Arbeitsauftrag:
Entscheiden Sie, ob die Aussagen (a), (b) und (c) mit dem Lesetext übereinstimmen, und belegen Sie jedes Ja oder Nein mit den ausschlaggebenden Worten des Lesetextes als wörtlichem Zitat.
(a) Köhler traf Klar am Freitag.
(b) Söder äußerte sich gegenüber der Zeitung Welt am Sonntag.
(c) Der Bundespräsident will seine Entscheidung über das Gnadengesuch in der kommenden Woche bekannt geben.

Lesetext:
Wiedervereint: Stoiber, Beckstein und Söder

Laut einem Bericht des Spiegel hatte CSU-Generalsekretär Markus Söder vergangene Woche während einer Klausur der CSU-Landtagsfraktion eine Begnadigung als "schwere Hypothek" für eine Wiederwahl des Bundespräsidenten bezeichnet. Köhler hatte Klar am Freitag getroffen. Am Samstag sagte sein Sprecher, der Bundespräsident wolle seine Entscheidung über das Gnadengesuch Klars in der kommenden Woche bekannt geben.

Inzwischen meldete sich auch Söders Chef, der CSU-Vorsitzende und Bayerns Ministerpräsident Edmund Stoiber, zu Wort - und kritisierte Köhlers Treffen mit Klar. Dies komme bei vielen Bürgern so an, als wende der Staat für Schwerstverbrecher und Feinde der deutschen Demokratie mehr Fürsorge auf als für die Kleinen, sagte Stoiber der Zeitung Welt am Sonntag.

Entnommene Angaben:
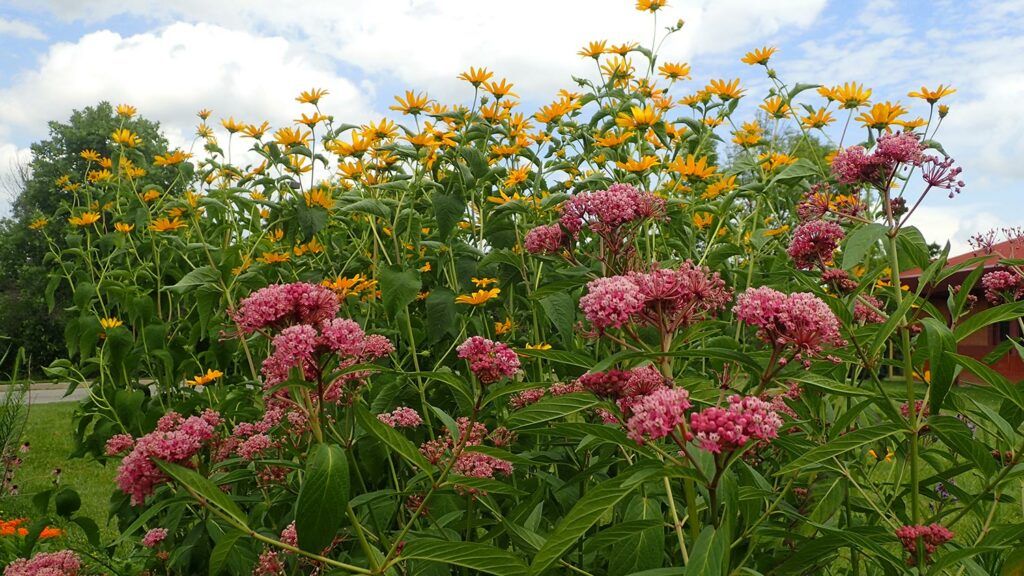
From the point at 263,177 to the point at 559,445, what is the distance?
* * *
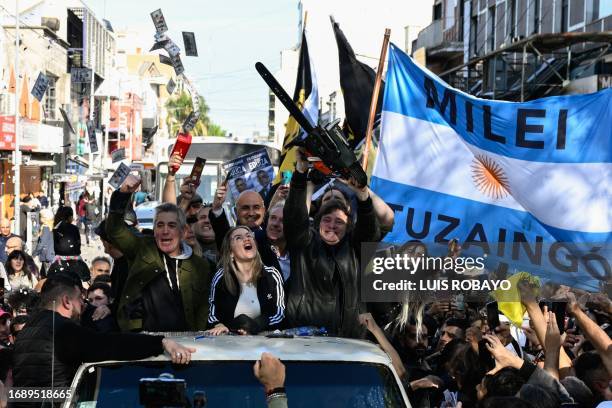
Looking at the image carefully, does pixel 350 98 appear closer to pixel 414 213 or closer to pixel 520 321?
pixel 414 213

Ergebnis:
(a) Ja: „Köhler hatte Klar am Freitag getroffen.“
(b) Nein: „sagte Stoiber der Zeitung Welt am Sonntag“
(c) Ja: „der Bundespräsident wolle seine Entscheidung über das Gnadengesuch Klars in der kommenden Woche bekannt geben“